--- Start of Excerpted records ---

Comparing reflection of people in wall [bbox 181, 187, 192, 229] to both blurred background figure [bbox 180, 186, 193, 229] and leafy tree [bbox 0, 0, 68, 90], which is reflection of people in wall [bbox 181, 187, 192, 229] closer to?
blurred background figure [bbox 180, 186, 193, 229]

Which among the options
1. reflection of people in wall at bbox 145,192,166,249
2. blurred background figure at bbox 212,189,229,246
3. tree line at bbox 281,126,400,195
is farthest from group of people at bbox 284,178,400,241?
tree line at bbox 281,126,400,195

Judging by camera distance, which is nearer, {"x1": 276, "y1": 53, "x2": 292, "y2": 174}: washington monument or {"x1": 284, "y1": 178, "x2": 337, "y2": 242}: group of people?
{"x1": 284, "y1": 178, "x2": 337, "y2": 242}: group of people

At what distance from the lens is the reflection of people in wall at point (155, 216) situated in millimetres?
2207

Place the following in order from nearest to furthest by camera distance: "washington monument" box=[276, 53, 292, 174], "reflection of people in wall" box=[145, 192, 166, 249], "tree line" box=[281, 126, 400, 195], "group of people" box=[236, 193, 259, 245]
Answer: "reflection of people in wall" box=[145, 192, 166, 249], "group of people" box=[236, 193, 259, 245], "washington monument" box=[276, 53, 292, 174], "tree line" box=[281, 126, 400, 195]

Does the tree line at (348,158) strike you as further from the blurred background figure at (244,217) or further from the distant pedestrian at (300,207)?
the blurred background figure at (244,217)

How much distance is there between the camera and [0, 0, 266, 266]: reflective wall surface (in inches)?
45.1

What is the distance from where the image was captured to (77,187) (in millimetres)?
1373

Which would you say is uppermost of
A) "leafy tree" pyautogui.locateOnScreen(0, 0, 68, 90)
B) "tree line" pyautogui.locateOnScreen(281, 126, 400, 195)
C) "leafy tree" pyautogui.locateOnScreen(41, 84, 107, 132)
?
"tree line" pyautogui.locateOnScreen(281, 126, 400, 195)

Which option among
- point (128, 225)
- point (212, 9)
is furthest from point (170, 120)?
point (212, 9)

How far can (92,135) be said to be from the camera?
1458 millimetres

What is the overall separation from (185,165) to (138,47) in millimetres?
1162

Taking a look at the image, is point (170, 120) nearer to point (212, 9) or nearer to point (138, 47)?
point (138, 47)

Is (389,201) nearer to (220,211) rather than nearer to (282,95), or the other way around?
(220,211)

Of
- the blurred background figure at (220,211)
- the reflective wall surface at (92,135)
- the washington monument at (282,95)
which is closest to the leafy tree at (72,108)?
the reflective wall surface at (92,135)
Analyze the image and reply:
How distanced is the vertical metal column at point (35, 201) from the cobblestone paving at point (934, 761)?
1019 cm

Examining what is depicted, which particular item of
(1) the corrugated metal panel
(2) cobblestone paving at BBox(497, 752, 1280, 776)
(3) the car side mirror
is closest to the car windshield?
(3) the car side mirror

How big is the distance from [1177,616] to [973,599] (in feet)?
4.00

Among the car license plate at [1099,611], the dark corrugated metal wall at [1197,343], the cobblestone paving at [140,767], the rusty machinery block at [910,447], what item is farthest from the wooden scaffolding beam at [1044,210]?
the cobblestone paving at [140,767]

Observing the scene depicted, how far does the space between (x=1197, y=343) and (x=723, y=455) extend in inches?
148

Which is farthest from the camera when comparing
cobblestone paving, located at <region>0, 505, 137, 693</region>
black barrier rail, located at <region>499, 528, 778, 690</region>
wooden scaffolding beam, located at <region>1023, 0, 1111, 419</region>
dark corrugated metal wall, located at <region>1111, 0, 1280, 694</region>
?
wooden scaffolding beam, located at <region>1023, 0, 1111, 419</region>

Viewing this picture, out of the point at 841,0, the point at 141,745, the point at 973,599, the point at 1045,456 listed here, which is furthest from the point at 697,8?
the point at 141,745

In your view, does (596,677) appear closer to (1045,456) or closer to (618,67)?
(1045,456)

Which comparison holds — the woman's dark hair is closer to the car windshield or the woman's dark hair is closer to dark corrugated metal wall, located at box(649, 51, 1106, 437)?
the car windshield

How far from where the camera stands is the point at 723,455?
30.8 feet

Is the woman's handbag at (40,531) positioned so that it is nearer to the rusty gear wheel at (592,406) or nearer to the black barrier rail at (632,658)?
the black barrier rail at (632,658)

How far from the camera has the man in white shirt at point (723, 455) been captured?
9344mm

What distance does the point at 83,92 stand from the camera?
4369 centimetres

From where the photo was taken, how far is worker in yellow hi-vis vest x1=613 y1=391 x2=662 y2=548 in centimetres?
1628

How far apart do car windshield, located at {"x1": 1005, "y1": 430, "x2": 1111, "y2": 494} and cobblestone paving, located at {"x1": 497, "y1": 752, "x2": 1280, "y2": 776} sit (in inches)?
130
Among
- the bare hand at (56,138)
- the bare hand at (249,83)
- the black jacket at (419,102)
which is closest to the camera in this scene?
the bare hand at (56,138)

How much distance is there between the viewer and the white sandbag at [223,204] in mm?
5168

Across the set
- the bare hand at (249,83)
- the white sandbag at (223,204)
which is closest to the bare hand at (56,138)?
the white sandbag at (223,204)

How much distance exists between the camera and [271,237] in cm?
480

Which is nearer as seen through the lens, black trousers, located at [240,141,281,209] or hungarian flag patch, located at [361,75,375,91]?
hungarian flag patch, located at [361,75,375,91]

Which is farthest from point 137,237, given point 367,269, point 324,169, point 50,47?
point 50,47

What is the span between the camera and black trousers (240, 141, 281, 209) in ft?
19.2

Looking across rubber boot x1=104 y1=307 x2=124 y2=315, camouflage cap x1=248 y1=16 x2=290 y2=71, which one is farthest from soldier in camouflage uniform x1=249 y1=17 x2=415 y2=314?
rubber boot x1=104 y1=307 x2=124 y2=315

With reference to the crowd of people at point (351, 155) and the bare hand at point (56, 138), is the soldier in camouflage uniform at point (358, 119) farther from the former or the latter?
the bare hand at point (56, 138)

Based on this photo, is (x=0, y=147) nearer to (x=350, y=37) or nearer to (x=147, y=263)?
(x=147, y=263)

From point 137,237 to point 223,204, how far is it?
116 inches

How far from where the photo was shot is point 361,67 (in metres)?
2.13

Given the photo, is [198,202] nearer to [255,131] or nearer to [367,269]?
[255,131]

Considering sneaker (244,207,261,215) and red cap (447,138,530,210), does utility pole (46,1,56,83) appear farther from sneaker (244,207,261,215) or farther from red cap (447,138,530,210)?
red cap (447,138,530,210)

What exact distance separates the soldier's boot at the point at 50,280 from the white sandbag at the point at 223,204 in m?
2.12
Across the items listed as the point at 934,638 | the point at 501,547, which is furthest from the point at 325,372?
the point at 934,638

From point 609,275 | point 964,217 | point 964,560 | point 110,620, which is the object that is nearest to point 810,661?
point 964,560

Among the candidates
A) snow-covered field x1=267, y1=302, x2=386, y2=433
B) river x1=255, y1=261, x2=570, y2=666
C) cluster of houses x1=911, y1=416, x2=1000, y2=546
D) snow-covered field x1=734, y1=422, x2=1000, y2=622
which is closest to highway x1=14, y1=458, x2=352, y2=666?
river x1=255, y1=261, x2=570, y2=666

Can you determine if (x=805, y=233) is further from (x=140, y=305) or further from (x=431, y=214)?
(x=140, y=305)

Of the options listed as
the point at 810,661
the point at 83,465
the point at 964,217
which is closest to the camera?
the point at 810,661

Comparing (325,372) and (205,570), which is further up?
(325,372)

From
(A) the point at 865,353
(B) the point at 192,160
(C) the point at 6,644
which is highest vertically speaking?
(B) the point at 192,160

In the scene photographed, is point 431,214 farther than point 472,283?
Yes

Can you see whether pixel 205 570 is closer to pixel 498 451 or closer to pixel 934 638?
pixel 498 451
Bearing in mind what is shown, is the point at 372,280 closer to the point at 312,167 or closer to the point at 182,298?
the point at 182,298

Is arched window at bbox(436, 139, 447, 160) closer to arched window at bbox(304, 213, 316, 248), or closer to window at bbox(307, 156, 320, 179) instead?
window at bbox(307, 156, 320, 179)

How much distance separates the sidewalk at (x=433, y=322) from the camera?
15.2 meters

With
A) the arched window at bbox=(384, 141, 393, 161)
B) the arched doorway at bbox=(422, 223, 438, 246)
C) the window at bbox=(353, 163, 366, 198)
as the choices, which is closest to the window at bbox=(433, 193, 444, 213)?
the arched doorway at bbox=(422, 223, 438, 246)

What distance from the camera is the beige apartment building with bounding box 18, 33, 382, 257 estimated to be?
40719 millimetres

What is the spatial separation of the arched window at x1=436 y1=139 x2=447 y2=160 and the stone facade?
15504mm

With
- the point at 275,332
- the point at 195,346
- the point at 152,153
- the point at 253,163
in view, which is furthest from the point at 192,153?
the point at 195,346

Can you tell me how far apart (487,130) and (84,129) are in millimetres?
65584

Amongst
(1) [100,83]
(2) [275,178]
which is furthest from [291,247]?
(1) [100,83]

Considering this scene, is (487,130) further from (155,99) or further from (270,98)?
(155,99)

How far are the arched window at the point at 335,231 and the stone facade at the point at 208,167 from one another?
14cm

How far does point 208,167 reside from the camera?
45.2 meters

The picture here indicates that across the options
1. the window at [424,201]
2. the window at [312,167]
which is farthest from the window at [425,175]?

--- End of Excerpted records ---

Write out, word for word, the line containing "How much distance separates" and every line after it to the end of the data above.

How much distance separates the sidewalk at (x=433, y=322) from the camera?
15.2 meters

With
A) the arched window at bbox=(384, 141, 393, 161)
B) the arched doorway at bbox=(422, 223, 438, 246)
C) the window at bbox=(353, 163, 366, 198)
as the choices, which is closest to the window at bbox=(433, 193, 444, 213)?
the arched doorway at bbox=(422, 223, 438, 246)

What distance from the camera is the beige apartment building with bounding box 18, 33, 382, 257 estimated to be?
40719 millimetres

What is the spatial separation of the arched window at x1=436 y1=139 x2=447 y2=160 and the stone facade?
15504mm

With
- the point at 275,332
- the point at 195,346
- the point at 152,153
- the point at 253,163
in view, which is furthest from the point at 192,153?
the point at 195,346

Can you tell me how far apart (487,130) and (84,129) are in millimetres?
65584

Amongst
(1) [100,83]
(2) [275,178]
which is furthest from [291,247]?
(1) [100,83]

Considering this scene, is (487,130) further from (155,99) or further from (270,98)?
(155,99)

How far are the arched window at the point at 335,231 and the stone facade at the point at 208,167 from one another?
14cm

How far does point 208,167 reside from the camera?
45.2 meters

The picture here indicates that across the options
1. the window at [424,201]
2. the window at [312,167]
which is farthest from the window at [425,175]?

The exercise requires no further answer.